Framingham, Mass.-based startup Netezza began shipping its data warehouse technology — which packs a server, storage, and database into a single rack-based appliance — a year ago to business intelligence customers. Now, the company is setting its sights on the bioinformatics research community with a “biology aware” version of the system.
What makes the young firm so certain it can go head-to-head with Oracle, IBM, Teradata, and the other vendors in the highly competitive market? According to Bill Blake, senior vice president of product development at Netezza, “performance improvements of 10-50 times over those systems at half the cost” — not to mention new functionality that integrates genomic data types and NCBI’s Blast within the system so that users can perform all their database searches within the database using SQL.
Blake said that Netezza (pronounced Net-ee-zza) has developed a data warehouse architecture where “the processing for a database search occurs as close as possible to where the data sits on the disk.” Each rack in the company’s Netezza Performance Server — or NPS — includes a host Intel/Linux server and several hundred blade-like combinations of a microprocessor, a disk, and an optimized disk controller that includes logic for database operations. The company calls these disks Snippet Processing Units, or SPUs, because each one processes a small piece of a database query. This parallel arrangement offers dramatically improved performance over traditional relational databases, Blake said, where “for the database query to be processed, much of the data has to be moved over the local area network and into the host.”
For life science researchers, access to bioinformatics-friendly data types should provide additional performance improvements, Blake said. The company designed character large objects that can accommodate the four letters of nucleotides or the 20 letters of amino acids rather than store them as strings, like traditional relational database systems do. “We want to make the database capable of doing the work that today is done with flat files and supercomputers right inside the relational database, rather than just store the end result,” he said. The Blast capability, Blake said, was added because it’s “the most common similarity check” for bioinformatics.

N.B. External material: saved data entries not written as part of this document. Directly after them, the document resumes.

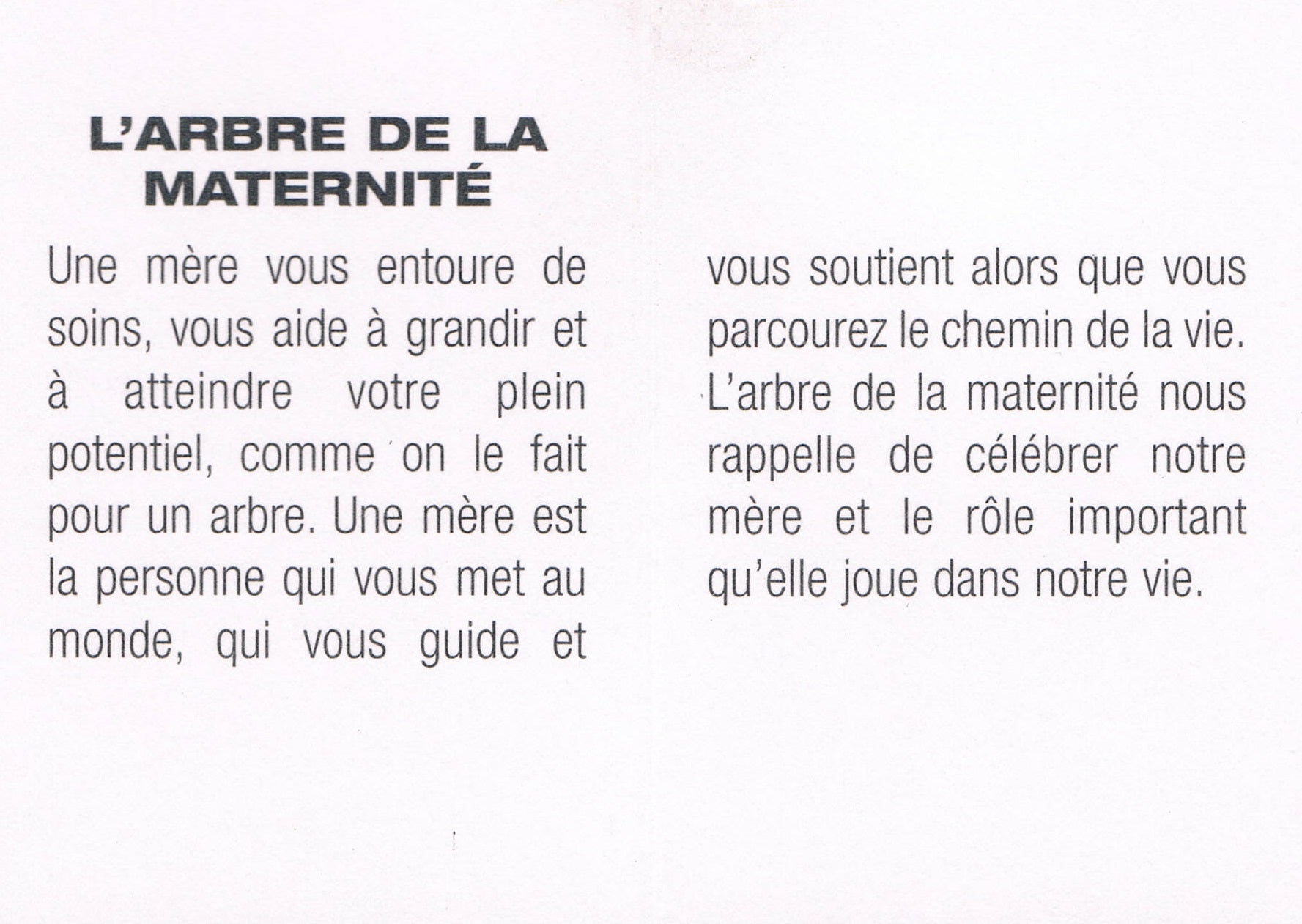 L'ARBRE DE LA MATERNITÉ

Une mère vous entoure de soins, vous aide à grandir et à atteindre votre plein potentiel, comme on le fait pour un arbre. Une mère est la personne qui vous met au monde, qui vous guide et vous soutient alors que vous parcourez le chemin de la vie. L'arbre de la maternité nous rappelle de célébrer notre mère et le rôle important qu'elle joue dans notre vie.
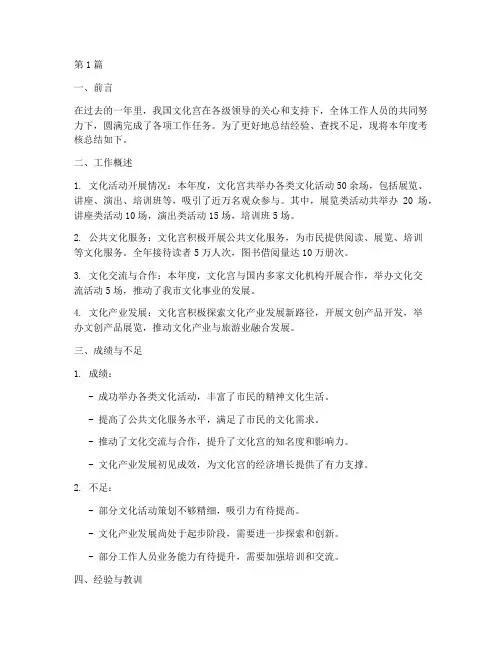 第1篇

一、前言

在过去的一年里，我国文化宫在各级领导的关心和支持下，全体工作人员的共同努力下，圆满完成了各项工作任务。为了更好地总结经验、查找不足，现将本年度考核总结如下。

二、工作概述

1. 文化活动开展情况：本年度，文化宫共举办各类文化活动50余场，包括展览、讲座、演出、培训班等，吸引了近万名观众参与。其中，展览类活动共举办 20 场，讲座类活动10场，演出类活动15场，培训班5场。

2. 公共文化服务：文化宫积极开展公共文化服务，为市民提供阅读、展览、培训等文化服务。全年接待读者5万人次，图书借阅量达10万册次。

3. 文化交流与合作：本年度，文化宫与国内多家文化机构开展合作，举办文化交流活动5场，推动了我市文化事业的发展。

4. 文化产业发展：文化宫积极探索文化产业发展新路径，开展文创产品开发，举办文创产品展览，推动文化产业与旅游业融合发展。

三、成绩与不足

1. 成绩：

- 成功举办各类文化活动，丰富了市民的精神文化生活。

- 提高了公共文化服务水平，满足了市民的文化需求。

- 推动了文化交流与合作，提升了文化宫的知名度和影响力。

- 文化产业发展初见成效，为文化宫的经济增长提供了有力支撑。

2. 不足：

- 部分文化活动策划不够精细，吸引力有待提高。

- 文化产业发展尚处于起步阶段，需要进一步探索和创新。

- 部分工作人员业务能力有待提升，需要加强培训和交流。

四、经验与教训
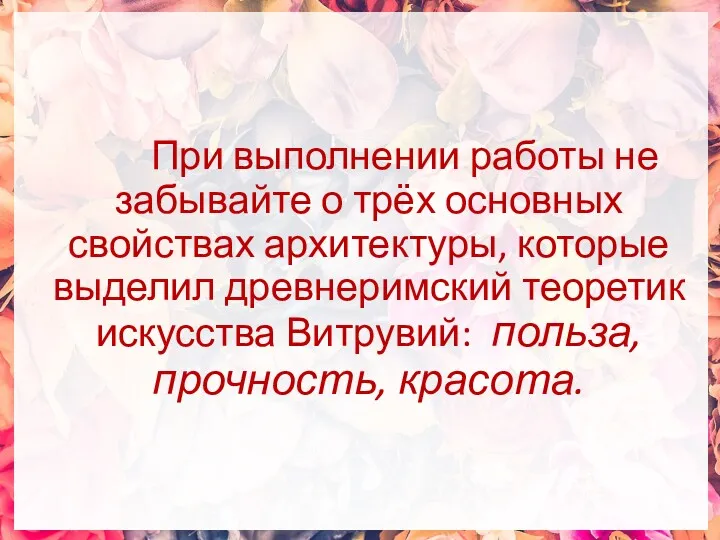 При выполнении работы не забывайте о трёх основных свойствах архитектуры, которые выделил древнеримский теоретик искусства Витрувий: польза, прочность, красота.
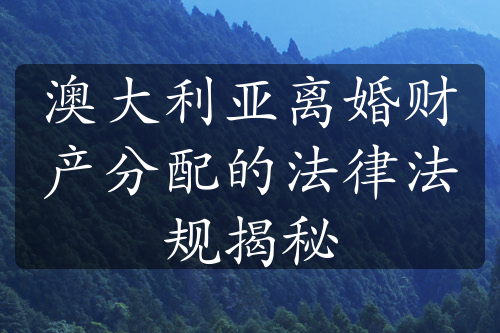 澳大利亚离婚财产分配的法律法规揭秘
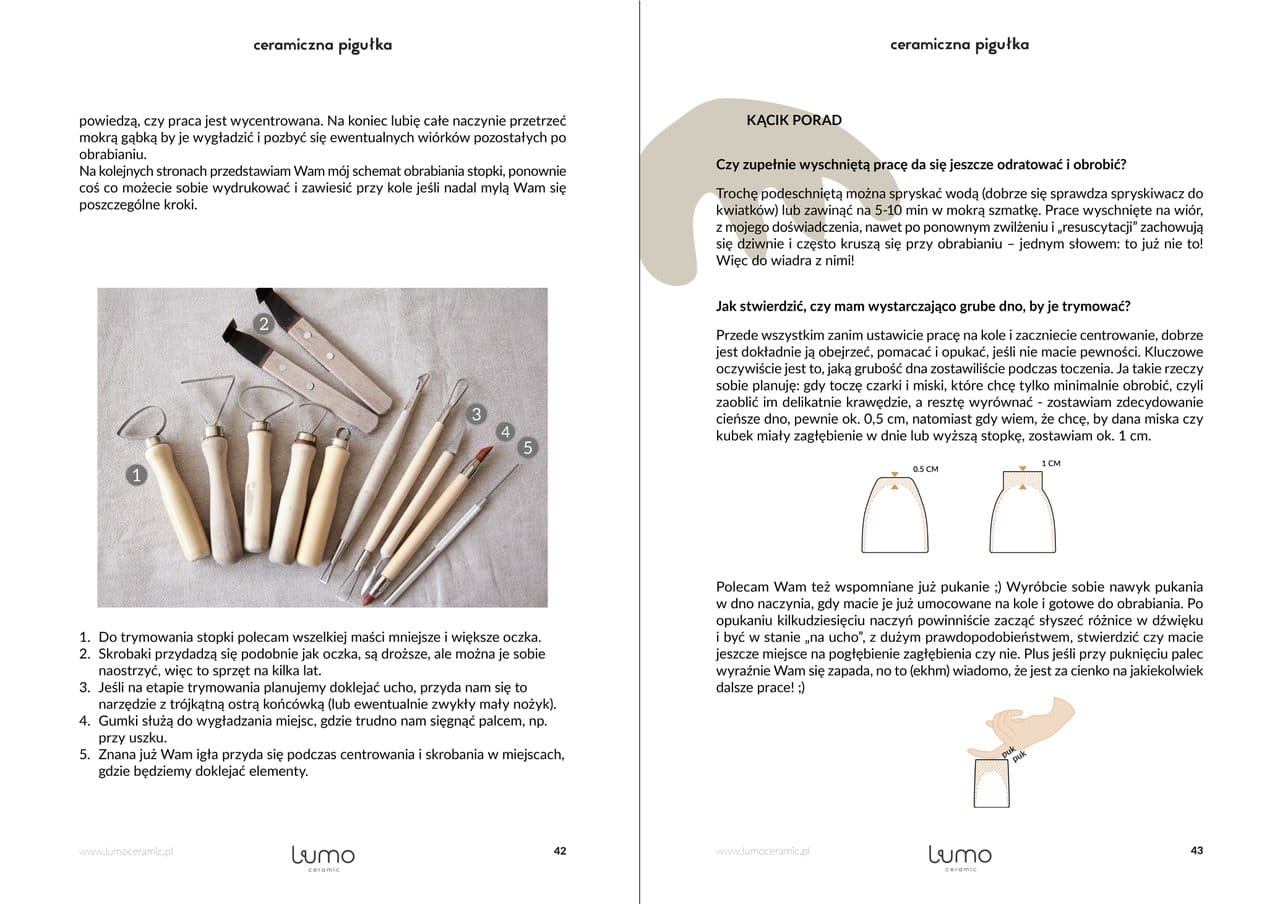 ceramiczna pigułka

powiedzą, czy praca jest wycentrowana. Na koniec lubię całe naczynie przetrzeć mokrą gąbką by je wygładzić i pozbyć się ewentualnych wiórków pozostałych po obrabianiu.
Na kolejnych stronach przedstawiam Wam mój schemat obrabiania stopki, ponownie coś co możecie sobie wydrukować i zawiesić przy kole jeśli nadal mylą Wam się poszczególne kroki.

2
3
4
5
1

1. Do trymowania stopki polecam wszelkiej maści mniejsze i większe oczka.
2. Skrobaki przydadzą się podobnie jak oczka, są droższe, ale można je sobie naostrzyć, więc to sprzęt na kilka lat.
3. Jeśli na etapie trymowania planujemy doklejać ucho, przyda nam się to narzędzie z trójkątną ostrą końcówką (lub ewentualnie zwykły mały nożyk).
4. Gumki służą do wygładzania miejsc, gdzie trudno nam sięgnąć palcem, np. przy uszku.
5. Znana już Wam igła przyda się podczas centrowania i skrobania w miejscach, gdzie będziemy doklejać elementy.

www.lumoceramic.pl
lumo ceramic
42

ceramiczna pigułka

KĄCIK PORAD

Czy zupełnie wyschniętą pracę da się jeszcze odratować i obrobić?

Trochę podeschniętą można spryskać wodą (dobrze się sprawdza spryskiwacz do kwiatków) lub zawinąć na 5-10 min w mokrą szmatkę. Prace wyschnięte na wiór, z mojego doświadczenia, nawet po ponownym zwilżeniu i „resuscytacji" zachowują się dziwnie i często kruszą się przy obrabianiu – jednym słowem: to już nie to! Więc do wiadra z nimi!

Jak stwierdzić, czy mam wystarczająco grube dno, by je trymować?

Przede wszystkim zanim ustawicie pracę na kole i zaczniecie centrowanie, dobrze jest dokładnie ją obejrzeć, pomacać i opukać, jeśli nie macie pewności. Kluczowe oczywiście jest to, jaką grubość dna zostawiliście podczas toczenia. Ja takie rzeczy sobie planuję: gdy toczę czarki i miski, które chcę tylko minimalnie obrobić, czyli zaoblić im delikatnie krawędzie, a resztę wyrównać - zostawiam zdecydowanie cieńsze dno, pewnie ok. 0,5 cm, natomiast gdy wiem, że chcę, by dana miska czy kubek miały zagłębienie w dnie lub wyższą stopkę, zostawiam ok. 1 cm.

0.5 CM
1 CM

Polecam Wam też wspomniane już pukanie ;) Wyróbcie sobie nawyk pukania w dno naczynia, gdy macie je już umocowane na kole i gotowe do obrabiania. Po opukaniu kilkudziesięciu naczyń powinniście zacząć słyszeć różnice w dźwięku i być w stanie „na ucho", z dużym prawdopodobieństwem, stwierdzić czy macie jeszcze miejsce na pogłębienie zagłębienia czy nie. Plus jeśli przy puknięciu palec wyraźnie Wam się zapada, no to (ekhm) wiadomo, że jest za cienko na jakiekolwiek dalsze prace! ;)

puk
puk

www.lumoceramic.pl
lumo ceramic
43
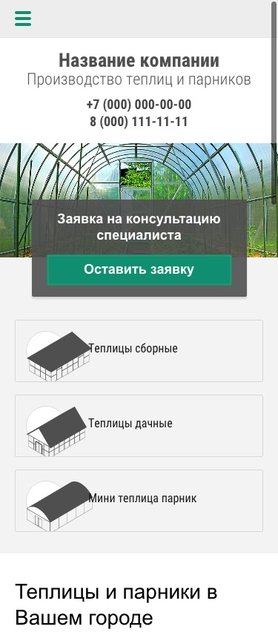 Название компании
Производство теплиц и парников
+7 (000) 000-00-00
8 (000) 111-11-11

Заявка на консультацию специалиста

Оставить заявку

Теплицы сборные

Теплицы дачные

Мини теплица парник

Теплицы и парники в Вашем городе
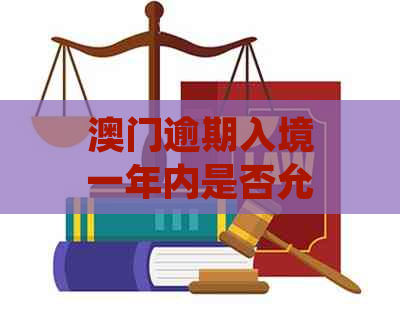 澳门逾期入境一年内是否允

LAW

Blake moved to Netezza in June of last year from Compaq, where he was vice president of the company’s high-performance technical computing business, and a key player in deals that placed Compaq computers at the heart of the human genome sequencing effort — both on the public side, with the Whitehead and Sanger Institutes, and the private side, with Celera. Blake has already drawn upon his connections in the life science community to line up the J. Craig Venter Science Foundation as a beta customer for the biology-enabled NPS. Blake said the architecture “lets them take some of the work they were doing on Oracle systems and some of the work they were doing on their supercomputing farms and merge it into one system.”
Marshall Peterson, CTO of the Venter Foundation, was unavailable for comment last week. Blake said that Netezza does not yet have benchmarks for bioinformatics searches performed on the database, but noted that complex queries in other application areas have shown performance improvements of 10-50-fold.
Netezza, however, is not the only database provider touting embedded Blast search capabilities. Oracle’s new 10g database also includes a version of NCBI Blast [BioInform 09-15-03], and the company has a much larger customer base — not to mention marketing muscle — than Netezza. Blake said he hasn’t seen Oracle’s Blast-enabled database yet, but was confident that the Netezza architecture will give NPS the advantage. “I don’t expect them to be at the same performance level,” he said.
Netezza will also compete against its larger competitors on cost: A one-rack 1.5 terabyte NPS has a list price of $622,000 — less than half the price of an equivalent Oracle, IBM, or Teradata system, Blake said.